God moves from being beside His people to being within them.

Ephesians 2:21–22 says, “In him the whole building is joined together and rises to become a holy temple in the Lord. And in him you too are being built together to become a dwelling in which God lives by his Spirit.”

Together, the Church becomes the living temple of God’s presence.

So let me try to wrap this all up with a neat little bow:

The Promise Kept in Flesh and Blood

Genesis looked forward, David waited, the prophets longed, and Mary conceived.

Heaven touched earth — the eternal became infant.

The seed and the king are one and the same: Jesus, the Christ.

He will reign forever — and His kingdom will have no end.

“Genesis hoped, David believed, Mary received — and Jesus came.

And so with all this there comes an invitation. I’ve just given you a pretty intense introductory crash course on Messianic prophecy. How’s your brain? Sorry if that was a lot to process.

But the invitation is this: Will you let this King reign in you? Will King Jesus find in you a place to dwell by His Spirit?

Will you come to Jesus in faith, not necessarily grasping all the details I’ve given, but understanding that God has done all He has done in Scripture because He loves you;

He has done it all in order that we might believe, and in believing personally receive His promise to reign in you, in me.

That we might know that Jesus is the Messiah, that Jesus laid down His life on the cross for you and me, in order to fix what was broken in our relationship with God, in order to enable us to cross the chasm that separates humanity from God?

If this is what your heart longs for — peace with God, forgiveness, and new life — then pray with me.

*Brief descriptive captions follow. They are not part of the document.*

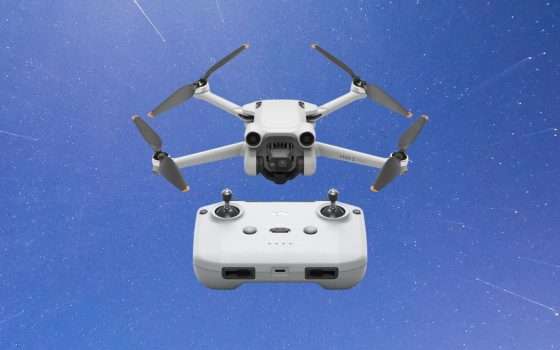 Il drone più venduto su Amazon è tornato in super offerta (-80€)
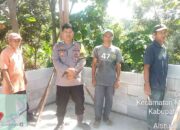 Jalin Kedekatan, Bhabinkamtibmas Polsek Muncang Sambangi Warga Lebak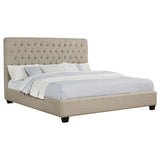 Chloe Panel Bed - Furniture World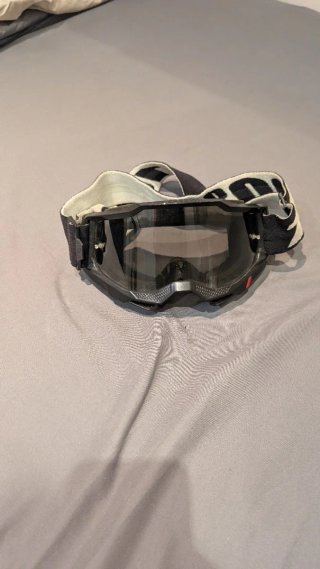 Gafas de esquí como nueva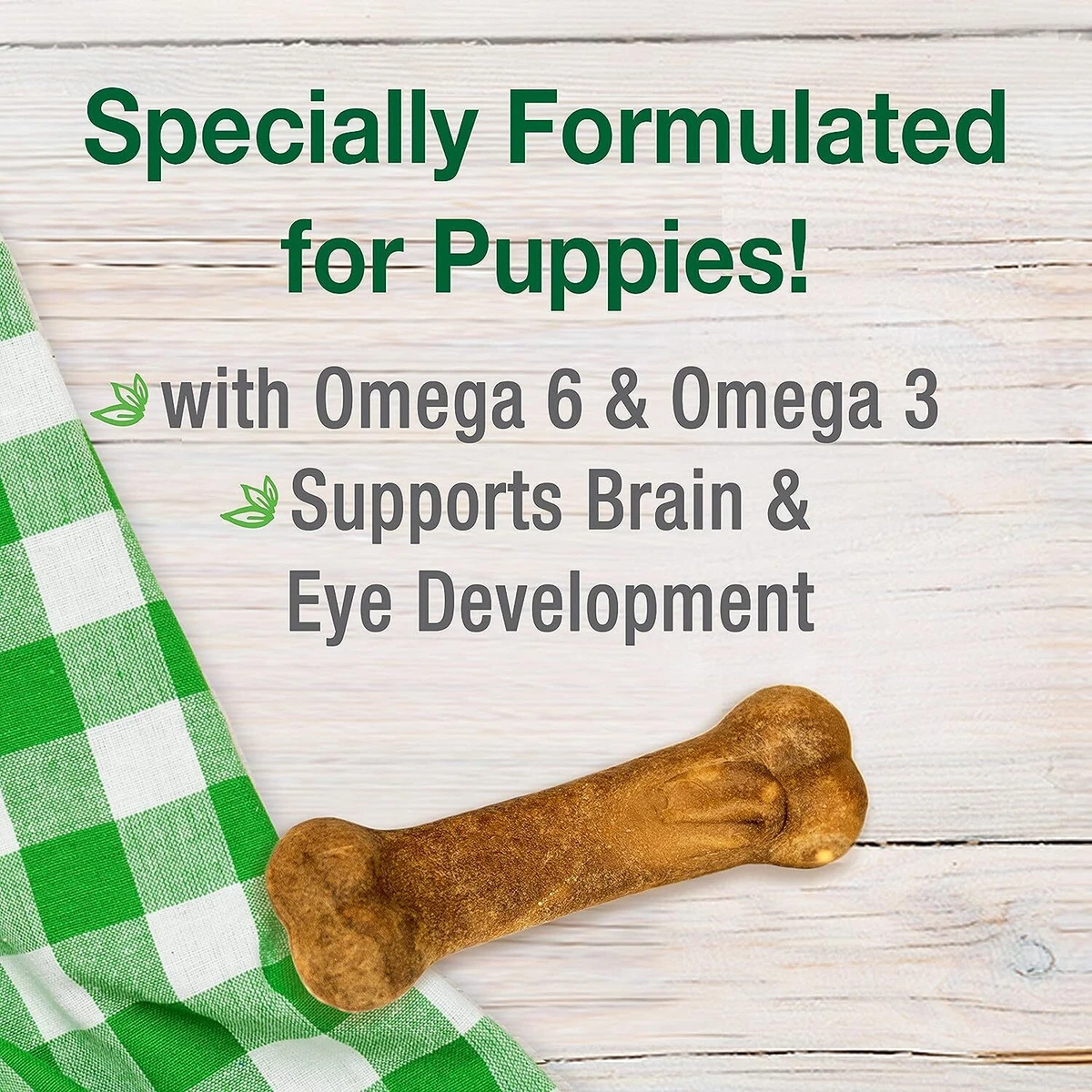 Natural healthy edibles puppy cheap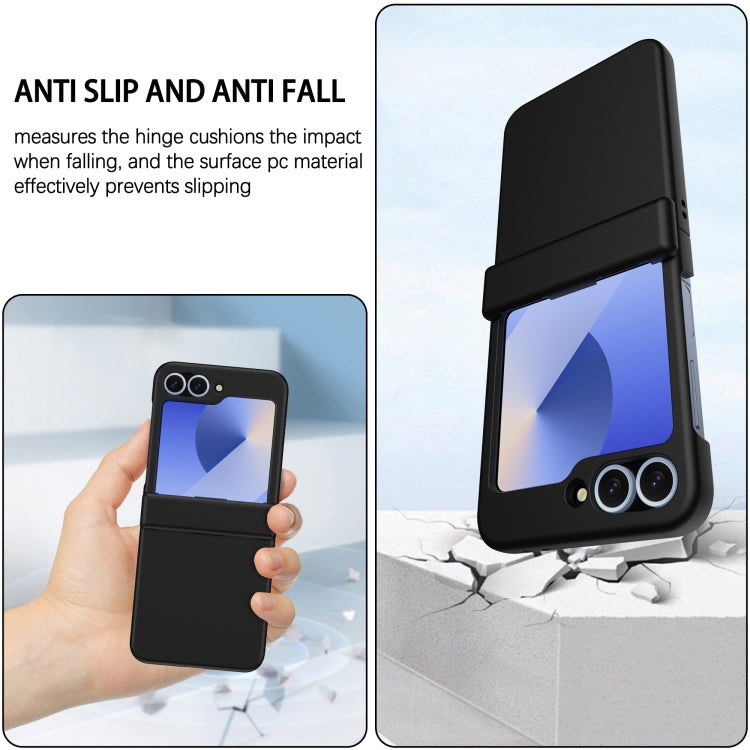 For Samsung Galaxy Z Flip5 Hinge MagSafe PC Full Coverage Phone Case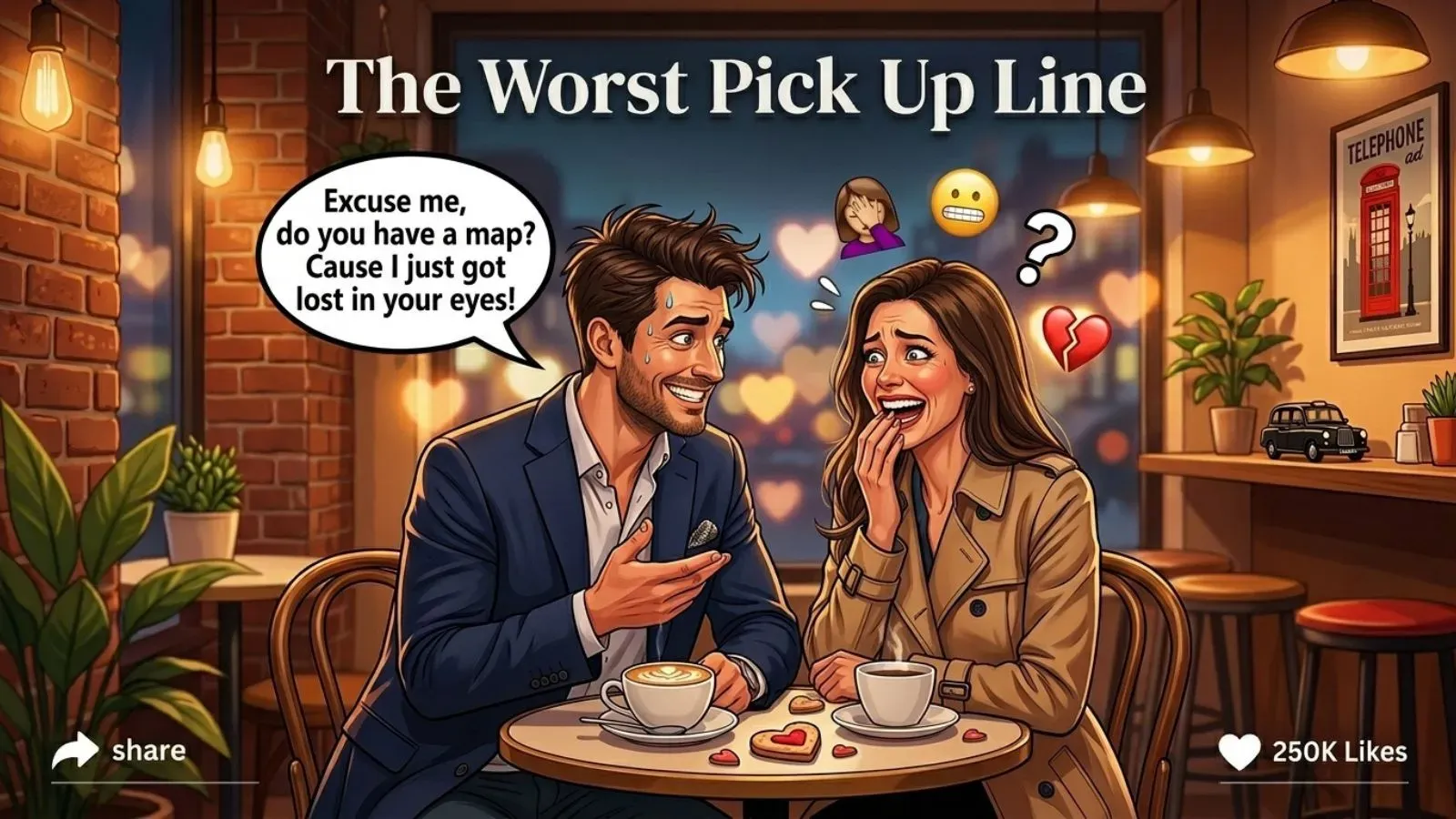 the worst pick up line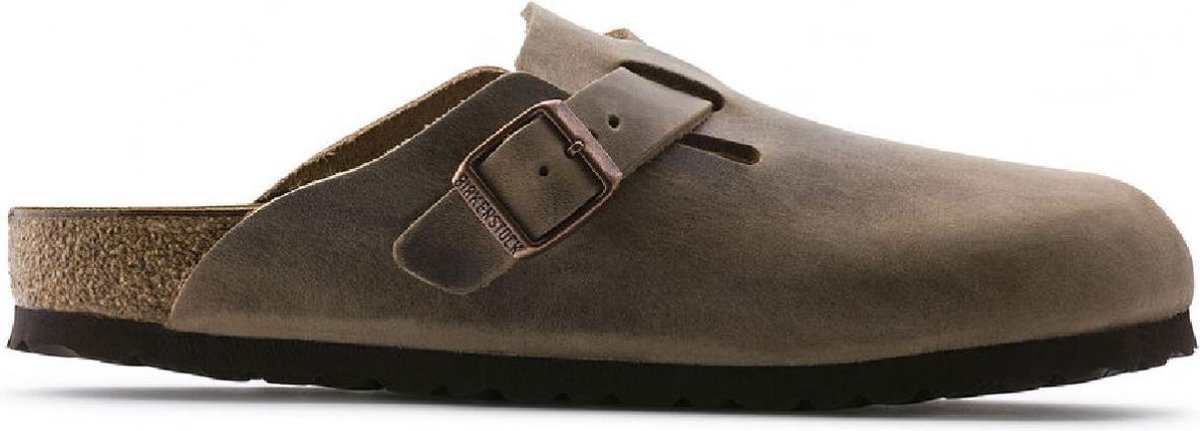 Birkenstock Boston Narrow Clogs Tabacco Bruin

Lord Jesus, I thank you that you are the promised king, the promised Messiah.

I thank you that you are, and you have revealed to me that you are the son of God.

I think you that you lay down your life for me upon the Cross, that you suffered in my place on the cross.

Lord Jesus, I repent of all that has kept me from you, my pride, my self-sufficiency, my sin. And I lay it down at the foot of your cross.

Come into my life, Lord Jesus. Fill me with your promised Holy Spirit.

Empower me to live faithfully for you. Strengthen my faith every day, and make me a light in this dark world.

I think you that you have saved me. I think you that my name is now written in heaven. In your perfect and Holy and matchless name, I pray.